Un’iniziativa che sembra aver già ricevuto un’importante risposta da parte degli studenti. Come dimostrato da un evento ludico motorio organizzato di recente al campo da rugby in via Montefiore con due classi dell’istituto “Serra” e due del liceo scientifico “Righi”: circa 60 ragazzi, divisi in 8 squadre, si sono sfidati tra lanci del frisbee, corse, sorrisi, divertimento e rispetto di regole e avversari. «Abbiamo pensato di partire dalle scuole perché dietro all’Ultimate frisbee si nasconde anche un aspetto pedagogico - diceSoldati - molto apprezzato dagli insegnanti. Oltre all’assenza del contatto fisico (se c’è è considerato fallo, ndr) e alla possibilità di creare squadre miste maschi-femmine, non prevede la figura dell’arbitro. Quindi, tutte le decisioni vengono prese dai giocatori in campo. Questo implica che gli atleti conoscano il regolamento e siano in grado di farlo rispettare. Stimolando in loro una forma di “responsabilità».

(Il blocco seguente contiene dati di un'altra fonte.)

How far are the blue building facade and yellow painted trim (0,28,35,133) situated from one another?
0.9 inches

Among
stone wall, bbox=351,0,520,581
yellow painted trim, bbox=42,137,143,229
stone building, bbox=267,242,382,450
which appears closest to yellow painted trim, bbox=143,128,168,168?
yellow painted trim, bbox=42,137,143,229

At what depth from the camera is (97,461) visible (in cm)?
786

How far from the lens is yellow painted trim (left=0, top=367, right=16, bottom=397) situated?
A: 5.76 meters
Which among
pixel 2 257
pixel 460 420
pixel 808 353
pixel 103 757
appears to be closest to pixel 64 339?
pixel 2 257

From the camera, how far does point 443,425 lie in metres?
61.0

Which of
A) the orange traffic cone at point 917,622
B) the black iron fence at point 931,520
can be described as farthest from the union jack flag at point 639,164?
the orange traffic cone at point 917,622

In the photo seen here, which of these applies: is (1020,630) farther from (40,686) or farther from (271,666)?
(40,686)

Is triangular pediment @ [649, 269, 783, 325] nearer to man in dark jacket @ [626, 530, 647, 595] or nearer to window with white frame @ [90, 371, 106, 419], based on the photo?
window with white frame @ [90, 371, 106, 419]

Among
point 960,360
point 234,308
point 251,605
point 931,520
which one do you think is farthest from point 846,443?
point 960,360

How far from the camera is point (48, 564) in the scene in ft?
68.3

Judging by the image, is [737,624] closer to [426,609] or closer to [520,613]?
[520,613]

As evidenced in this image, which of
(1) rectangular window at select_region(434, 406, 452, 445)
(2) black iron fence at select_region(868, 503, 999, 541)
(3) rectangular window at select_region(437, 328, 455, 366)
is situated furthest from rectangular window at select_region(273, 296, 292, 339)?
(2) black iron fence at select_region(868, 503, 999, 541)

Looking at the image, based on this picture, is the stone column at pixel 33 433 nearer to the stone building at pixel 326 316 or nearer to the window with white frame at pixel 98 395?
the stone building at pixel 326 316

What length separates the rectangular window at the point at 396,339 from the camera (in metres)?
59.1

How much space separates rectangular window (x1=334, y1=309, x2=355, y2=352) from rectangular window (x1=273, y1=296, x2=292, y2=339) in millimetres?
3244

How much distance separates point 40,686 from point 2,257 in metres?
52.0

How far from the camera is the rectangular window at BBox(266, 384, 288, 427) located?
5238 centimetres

Il torneo è stato l’atto finale di un percorso sviluppato nell’arco dell’anno scolastico durante le ore di educazione fisica dagli stessi Soldati e Zoffoli, coadiuvati dai professori. «Gli studenti hanno mostrato grande entusiasmo. Tanto che gli abbiamo dichiarato apertamente che, se fossero interessati a continuare, io e Simone siamo disponibili a fare da allenatori e costruire qualcosa di strutturato». Qualche spiraglio sembra essersi già aperto. «La Federazione Triathlon ci ha già dato la disponibilità del campo all’interno della pista di atletica di via Fausto Coppi per eventuali allenamenti». Il tempo farà il resto. «Aspettiamo i feedback dei ragazzi e degli istruttori. Con la speranza di riuscire a inserire anche Cesena nel circuito della Flyng Disk Italia e della Figest», conclude Soldati.
Relax in spiaggia e scampagnate nel verde possono attendere. Si fa sul serio.